Female Sports Science newsletter – July 15, 2018

Female Sports Science news articles, blog posts and research papers for July 15, 2018

 

athletes


It’s as if Wimbledon finalist Serena Williams never left the game at all

ESPN Tennis, Alyssa Roenigk from

Serena Williams is into the Wimbledon final. Stop and let that breathe for a moment. Really soak in the improbability of what the 23-time Grand Slam champion has accomplished so far this tournament. Yes, Wimbledon is a Slam she has won seven times and one where she hasn’t dropped a match since 2014. Sure, she was playing in her 11th Wimbledon semifinal and was 29-5 in Grand Slam semis before walking onto Centre Court to play world No. 13 Julia Goerges on Thursday. But there is no statistic fantastic enough to convey the implausibility of the outcome — a 6-2, 6-4 win over Goerges that at once felt predetermined, yet unthinkable just a short time ago.

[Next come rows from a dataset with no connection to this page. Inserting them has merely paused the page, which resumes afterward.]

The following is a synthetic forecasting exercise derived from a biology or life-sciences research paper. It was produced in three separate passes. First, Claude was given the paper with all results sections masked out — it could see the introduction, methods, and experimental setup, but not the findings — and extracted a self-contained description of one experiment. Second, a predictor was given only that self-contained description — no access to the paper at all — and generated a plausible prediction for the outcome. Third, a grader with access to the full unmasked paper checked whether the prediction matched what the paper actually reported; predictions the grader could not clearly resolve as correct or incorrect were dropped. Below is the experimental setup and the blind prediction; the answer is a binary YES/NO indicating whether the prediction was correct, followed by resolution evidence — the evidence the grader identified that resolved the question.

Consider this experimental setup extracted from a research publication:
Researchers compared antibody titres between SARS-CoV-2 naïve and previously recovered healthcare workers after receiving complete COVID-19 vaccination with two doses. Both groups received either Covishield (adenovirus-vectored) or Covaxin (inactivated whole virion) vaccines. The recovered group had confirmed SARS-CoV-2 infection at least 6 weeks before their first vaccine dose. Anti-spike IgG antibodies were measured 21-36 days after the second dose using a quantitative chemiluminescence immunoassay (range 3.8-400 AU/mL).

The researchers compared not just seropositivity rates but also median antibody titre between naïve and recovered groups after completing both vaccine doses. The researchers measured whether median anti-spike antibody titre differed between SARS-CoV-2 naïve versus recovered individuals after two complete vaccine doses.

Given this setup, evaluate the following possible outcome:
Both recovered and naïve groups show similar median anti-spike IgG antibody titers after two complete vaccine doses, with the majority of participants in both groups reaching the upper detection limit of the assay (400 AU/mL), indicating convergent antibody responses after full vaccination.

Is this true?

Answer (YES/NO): NO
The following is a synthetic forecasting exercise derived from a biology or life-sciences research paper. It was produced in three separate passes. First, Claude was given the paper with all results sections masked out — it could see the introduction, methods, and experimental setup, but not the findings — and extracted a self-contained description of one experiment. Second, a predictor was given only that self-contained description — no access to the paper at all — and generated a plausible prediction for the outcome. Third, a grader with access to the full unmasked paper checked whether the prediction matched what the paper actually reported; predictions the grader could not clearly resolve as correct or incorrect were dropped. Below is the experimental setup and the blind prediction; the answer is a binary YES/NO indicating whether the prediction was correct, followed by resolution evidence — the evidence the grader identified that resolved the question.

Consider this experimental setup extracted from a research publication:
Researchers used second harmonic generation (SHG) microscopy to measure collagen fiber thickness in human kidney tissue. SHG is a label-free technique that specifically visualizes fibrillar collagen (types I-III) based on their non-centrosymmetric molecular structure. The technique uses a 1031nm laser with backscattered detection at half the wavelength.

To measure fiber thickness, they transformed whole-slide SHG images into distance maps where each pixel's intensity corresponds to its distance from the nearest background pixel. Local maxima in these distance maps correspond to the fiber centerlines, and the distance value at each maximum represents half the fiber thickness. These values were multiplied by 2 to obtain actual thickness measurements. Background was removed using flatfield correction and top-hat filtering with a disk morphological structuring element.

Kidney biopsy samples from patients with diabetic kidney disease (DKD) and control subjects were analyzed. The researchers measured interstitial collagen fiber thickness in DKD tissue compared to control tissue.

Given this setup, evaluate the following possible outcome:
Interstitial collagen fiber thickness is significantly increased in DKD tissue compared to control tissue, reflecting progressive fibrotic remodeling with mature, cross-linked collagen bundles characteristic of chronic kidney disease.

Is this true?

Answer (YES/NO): YES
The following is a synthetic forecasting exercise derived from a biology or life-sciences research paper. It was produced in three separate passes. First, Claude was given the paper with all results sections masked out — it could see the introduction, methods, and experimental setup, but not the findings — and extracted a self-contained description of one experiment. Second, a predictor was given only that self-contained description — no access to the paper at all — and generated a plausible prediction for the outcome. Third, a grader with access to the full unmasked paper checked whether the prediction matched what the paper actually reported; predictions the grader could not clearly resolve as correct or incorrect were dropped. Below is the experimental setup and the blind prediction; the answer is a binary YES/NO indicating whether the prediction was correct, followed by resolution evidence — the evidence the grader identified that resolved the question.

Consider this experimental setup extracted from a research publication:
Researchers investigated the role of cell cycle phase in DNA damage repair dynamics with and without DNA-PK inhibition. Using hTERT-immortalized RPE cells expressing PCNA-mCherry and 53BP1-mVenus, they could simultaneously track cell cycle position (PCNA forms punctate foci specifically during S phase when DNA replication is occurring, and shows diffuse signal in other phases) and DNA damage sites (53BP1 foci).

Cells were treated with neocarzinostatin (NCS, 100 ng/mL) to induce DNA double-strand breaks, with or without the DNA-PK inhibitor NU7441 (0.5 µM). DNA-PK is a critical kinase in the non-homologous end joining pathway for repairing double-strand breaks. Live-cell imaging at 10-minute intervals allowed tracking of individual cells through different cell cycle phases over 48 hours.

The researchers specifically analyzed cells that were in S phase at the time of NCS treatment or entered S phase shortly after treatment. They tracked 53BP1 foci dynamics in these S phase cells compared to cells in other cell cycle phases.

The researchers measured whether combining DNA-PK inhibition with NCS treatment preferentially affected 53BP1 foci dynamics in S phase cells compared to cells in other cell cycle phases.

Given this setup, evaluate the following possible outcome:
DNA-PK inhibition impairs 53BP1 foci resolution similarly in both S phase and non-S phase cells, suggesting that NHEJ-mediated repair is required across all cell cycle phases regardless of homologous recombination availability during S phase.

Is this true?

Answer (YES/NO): NO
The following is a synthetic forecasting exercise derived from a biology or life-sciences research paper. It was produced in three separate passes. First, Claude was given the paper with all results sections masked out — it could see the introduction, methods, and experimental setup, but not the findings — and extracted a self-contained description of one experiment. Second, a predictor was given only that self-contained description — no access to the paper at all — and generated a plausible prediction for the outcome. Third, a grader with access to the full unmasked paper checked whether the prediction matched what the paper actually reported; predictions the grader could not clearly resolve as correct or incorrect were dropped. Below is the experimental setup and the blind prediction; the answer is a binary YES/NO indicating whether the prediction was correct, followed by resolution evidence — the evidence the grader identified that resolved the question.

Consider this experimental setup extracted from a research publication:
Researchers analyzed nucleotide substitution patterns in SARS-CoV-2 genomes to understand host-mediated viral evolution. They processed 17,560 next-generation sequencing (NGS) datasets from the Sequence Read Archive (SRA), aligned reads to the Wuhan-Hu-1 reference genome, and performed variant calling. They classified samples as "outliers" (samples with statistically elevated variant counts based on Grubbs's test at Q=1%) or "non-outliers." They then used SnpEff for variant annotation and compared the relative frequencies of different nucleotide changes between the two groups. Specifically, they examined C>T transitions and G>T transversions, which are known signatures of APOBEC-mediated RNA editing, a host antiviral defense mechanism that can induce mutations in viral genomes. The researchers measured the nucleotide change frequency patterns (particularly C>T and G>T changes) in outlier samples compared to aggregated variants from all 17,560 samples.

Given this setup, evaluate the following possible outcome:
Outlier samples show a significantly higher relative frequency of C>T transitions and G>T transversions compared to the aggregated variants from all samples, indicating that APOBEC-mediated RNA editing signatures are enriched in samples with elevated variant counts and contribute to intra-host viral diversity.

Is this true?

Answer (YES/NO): NO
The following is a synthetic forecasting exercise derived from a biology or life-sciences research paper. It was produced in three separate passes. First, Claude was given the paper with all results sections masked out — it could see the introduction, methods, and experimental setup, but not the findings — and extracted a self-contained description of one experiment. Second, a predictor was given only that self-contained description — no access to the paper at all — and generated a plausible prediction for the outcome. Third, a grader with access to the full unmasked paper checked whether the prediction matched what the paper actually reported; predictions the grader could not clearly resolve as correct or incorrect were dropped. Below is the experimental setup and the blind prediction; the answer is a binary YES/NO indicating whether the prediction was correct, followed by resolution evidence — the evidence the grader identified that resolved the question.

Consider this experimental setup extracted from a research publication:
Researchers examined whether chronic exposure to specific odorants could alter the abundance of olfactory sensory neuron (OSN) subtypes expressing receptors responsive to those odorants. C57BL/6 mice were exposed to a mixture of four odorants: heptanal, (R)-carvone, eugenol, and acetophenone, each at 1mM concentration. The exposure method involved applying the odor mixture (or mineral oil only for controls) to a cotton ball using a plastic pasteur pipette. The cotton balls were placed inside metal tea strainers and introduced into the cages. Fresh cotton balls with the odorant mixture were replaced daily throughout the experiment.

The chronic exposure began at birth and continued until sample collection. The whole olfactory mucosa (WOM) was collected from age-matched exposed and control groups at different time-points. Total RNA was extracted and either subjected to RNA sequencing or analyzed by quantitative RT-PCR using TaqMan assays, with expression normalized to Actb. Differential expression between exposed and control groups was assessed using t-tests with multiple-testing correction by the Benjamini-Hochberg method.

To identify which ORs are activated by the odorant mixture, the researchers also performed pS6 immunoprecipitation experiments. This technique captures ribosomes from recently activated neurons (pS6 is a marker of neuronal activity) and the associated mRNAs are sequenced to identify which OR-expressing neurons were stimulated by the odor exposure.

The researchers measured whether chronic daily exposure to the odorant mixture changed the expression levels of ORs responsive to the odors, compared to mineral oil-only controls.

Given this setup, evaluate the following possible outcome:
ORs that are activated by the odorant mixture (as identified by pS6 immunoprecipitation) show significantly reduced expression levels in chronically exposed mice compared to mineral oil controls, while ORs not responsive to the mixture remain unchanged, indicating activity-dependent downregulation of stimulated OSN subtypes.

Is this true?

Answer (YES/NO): NO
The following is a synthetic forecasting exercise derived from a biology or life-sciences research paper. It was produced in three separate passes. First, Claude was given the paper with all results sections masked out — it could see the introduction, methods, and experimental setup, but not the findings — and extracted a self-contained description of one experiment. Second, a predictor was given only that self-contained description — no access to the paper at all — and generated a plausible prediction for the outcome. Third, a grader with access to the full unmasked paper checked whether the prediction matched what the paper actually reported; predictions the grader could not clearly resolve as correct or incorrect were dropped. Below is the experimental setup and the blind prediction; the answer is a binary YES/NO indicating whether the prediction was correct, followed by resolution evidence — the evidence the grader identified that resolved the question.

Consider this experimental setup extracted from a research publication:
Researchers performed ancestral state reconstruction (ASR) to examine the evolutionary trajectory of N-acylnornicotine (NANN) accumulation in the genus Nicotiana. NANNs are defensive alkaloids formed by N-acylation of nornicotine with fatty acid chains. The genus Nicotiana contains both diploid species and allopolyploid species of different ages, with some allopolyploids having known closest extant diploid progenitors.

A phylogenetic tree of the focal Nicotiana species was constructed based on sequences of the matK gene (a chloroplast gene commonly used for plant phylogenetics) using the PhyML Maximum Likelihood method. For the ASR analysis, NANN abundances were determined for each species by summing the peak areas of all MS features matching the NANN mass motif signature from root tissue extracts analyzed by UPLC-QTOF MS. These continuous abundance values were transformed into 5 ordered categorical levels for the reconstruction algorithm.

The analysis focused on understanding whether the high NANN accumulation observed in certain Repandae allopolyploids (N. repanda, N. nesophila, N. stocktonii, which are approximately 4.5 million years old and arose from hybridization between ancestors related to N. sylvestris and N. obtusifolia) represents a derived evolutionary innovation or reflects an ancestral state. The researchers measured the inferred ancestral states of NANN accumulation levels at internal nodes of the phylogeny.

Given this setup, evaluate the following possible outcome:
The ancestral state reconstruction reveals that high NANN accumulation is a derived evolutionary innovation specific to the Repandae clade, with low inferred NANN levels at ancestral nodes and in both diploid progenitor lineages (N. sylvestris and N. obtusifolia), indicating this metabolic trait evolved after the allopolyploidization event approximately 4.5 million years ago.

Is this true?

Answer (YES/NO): NO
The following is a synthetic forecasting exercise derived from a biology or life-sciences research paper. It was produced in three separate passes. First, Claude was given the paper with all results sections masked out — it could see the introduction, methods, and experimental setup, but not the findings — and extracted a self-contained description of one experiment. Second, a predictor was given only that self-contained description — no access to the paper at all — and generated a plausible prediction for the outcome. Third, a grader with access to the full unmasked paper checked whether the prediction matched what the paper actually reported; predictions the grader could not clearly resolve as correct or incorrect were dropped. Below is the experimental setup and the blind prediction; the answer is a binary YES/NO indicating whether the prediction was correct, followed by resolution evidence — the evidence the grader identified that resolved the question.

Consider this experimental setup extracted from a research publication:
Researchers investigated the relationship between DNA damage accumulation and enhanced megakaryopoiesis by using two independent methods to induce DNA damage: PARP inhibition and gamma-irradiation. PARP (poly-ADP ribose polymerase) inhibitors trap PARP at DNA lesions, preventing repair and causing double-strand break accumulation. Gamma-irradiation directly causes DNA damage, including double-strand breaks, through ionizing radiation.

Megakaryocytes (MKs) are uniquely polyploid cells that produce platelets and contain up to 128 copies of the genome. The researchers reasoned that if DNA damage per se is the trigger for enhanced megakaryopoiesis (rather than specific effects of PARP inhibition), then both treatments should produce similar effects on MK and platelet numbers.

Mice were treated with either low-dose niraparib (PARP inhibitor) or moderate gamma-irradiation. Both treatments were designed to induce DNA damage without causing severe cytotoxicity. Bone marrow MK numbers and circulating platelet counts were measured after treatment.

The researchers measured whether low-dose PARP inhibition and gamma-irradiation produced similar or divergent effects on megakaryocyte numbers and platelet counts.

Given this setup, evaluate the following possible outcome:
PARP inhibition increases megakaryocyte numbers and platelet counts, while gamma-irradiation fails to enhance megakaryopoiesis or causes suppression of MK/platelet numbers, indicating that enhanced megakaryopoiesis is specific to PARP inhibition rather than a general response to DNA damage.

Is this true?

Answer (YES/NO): NO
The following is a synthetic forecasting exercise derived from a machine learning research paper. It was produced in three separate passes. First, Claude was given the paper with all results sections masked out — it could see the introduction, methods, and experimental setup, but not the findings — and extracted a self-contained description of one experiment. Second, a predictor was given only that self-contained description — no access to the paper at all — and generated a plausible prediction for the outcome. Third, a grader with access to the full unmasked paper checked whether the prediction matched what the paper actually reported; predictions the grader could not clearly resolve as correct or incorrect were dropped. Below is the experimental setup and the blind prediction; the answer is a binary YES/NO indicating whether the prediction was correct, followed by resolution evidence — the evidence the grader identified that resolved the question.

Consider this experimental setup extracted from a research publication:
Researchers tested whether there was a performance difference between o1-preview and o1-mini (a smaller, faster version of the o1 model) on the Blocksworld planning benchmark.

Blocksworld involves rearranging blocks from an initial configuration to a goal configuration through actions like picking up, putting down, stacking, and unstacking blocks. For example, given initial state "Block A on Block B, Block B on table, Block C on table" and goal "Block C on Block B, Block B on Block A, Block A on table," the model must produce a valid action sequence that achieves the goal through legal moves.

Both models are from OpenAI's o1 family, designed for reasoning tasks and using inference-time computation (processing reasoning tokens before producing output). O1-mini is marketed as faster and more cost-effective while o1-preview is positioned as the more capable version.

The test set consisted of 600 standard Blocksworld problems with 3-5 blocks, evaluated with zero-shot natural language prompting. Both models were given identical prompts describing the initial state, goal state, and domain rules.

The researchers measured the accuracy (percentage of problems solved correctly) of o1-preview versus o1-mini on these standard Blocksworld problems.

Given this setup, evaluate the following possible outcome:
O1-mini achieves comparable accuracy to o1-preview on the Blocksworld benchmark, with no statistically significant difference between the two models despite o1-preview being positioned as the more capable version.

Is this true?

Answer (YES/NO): NO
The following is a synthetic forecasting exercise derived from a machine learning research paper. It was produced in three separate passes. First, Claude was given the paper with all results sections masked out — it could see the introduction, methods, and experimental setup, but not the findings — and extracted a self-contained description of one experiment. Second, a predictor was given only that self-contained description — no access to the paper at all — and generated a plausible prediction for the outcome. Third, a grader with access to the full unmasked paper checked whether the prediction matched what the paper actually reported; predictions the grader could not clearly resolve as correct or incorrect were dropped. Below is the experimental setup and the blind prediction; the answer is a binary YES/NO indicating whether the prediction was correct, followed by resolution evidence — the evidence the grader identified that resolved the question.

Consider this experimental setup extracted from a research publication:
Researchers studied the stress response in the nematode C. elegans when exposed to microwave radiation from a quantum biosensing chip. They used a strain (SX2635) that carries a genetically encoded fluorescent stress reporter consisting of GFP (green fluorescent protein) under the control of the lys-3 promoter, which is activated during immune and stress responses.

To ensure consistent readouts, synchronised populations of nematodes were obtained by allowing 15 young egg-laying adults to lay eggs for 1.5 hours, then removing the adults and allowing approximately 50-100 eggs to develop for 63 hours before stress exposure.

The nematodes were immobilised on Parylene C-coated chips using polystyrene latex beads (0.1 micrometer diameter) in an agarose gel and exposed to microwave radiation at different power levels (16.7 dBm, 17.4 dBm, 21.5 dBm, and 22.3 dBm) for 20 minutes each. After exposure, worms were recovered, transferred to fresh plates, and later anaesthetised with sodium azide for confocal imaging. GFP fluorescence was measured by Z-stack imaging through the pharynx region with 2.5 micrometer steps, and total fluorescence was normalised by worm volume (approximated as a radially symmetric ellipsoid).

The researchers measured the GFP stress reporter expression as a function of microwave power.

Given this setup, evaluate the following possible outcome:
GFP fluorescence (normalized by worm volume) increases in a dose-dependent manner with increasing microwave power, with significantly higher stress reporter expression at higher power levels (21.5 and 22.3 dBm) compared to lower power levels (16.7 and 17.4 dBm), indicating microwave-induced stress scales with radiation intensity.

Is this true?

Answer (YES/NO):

“This was not inevitable for me,” Williams said after the match, which took 70 minutes to complete. “I had a difficult birth, multiple surgeries, I almost didn’t make it. There was a time I could barely walk to my mailbox. It’s such a pleasure and a joy [to be in the final] because less than a year ago, I was going through so much.”

 

Rebekkah Brunson continues to leave mark on Minnesota Lynx, WNBA

ESPN WNBA, Pat Borzi from

… Early in the season, Lynx coach Cheryl Reeve tried limiting Brunson’s minutes to ease the strain on her 36-year-old knees. No longer. Thursday night Brunson went a season-high 37 minutes, the full 20 in the second half. She passed Catchings’ record with a defensive rebound with 7:17 remaining in the fourth quarter.

“If you were to cut her open and look at her heart, that’s what makes her great,” Reeve said. “[People think] it’s more than that. It’s always, ‘It’s analytic things,’ or ‘She studies the way it comes off.’ No. She just wants it more than you, and that’s the tenacity she’s always brought.”

 

Des Linden and the long run

The Athletic, Brendan Quinn from

Des Linden is who people want her to be, usually. She will play the part. She will stay in her lane: the archetype of an underdog. She’s 5 feet and barely 100 pounds. She acknowledges that the act fits: “I guess my story is like a Cinderella story, whatever. It’s nice.” That’s why, since last April, she has smiled through all the interviews, gone along with all the narratives and aw-shuck’ed her way to a place in the history books.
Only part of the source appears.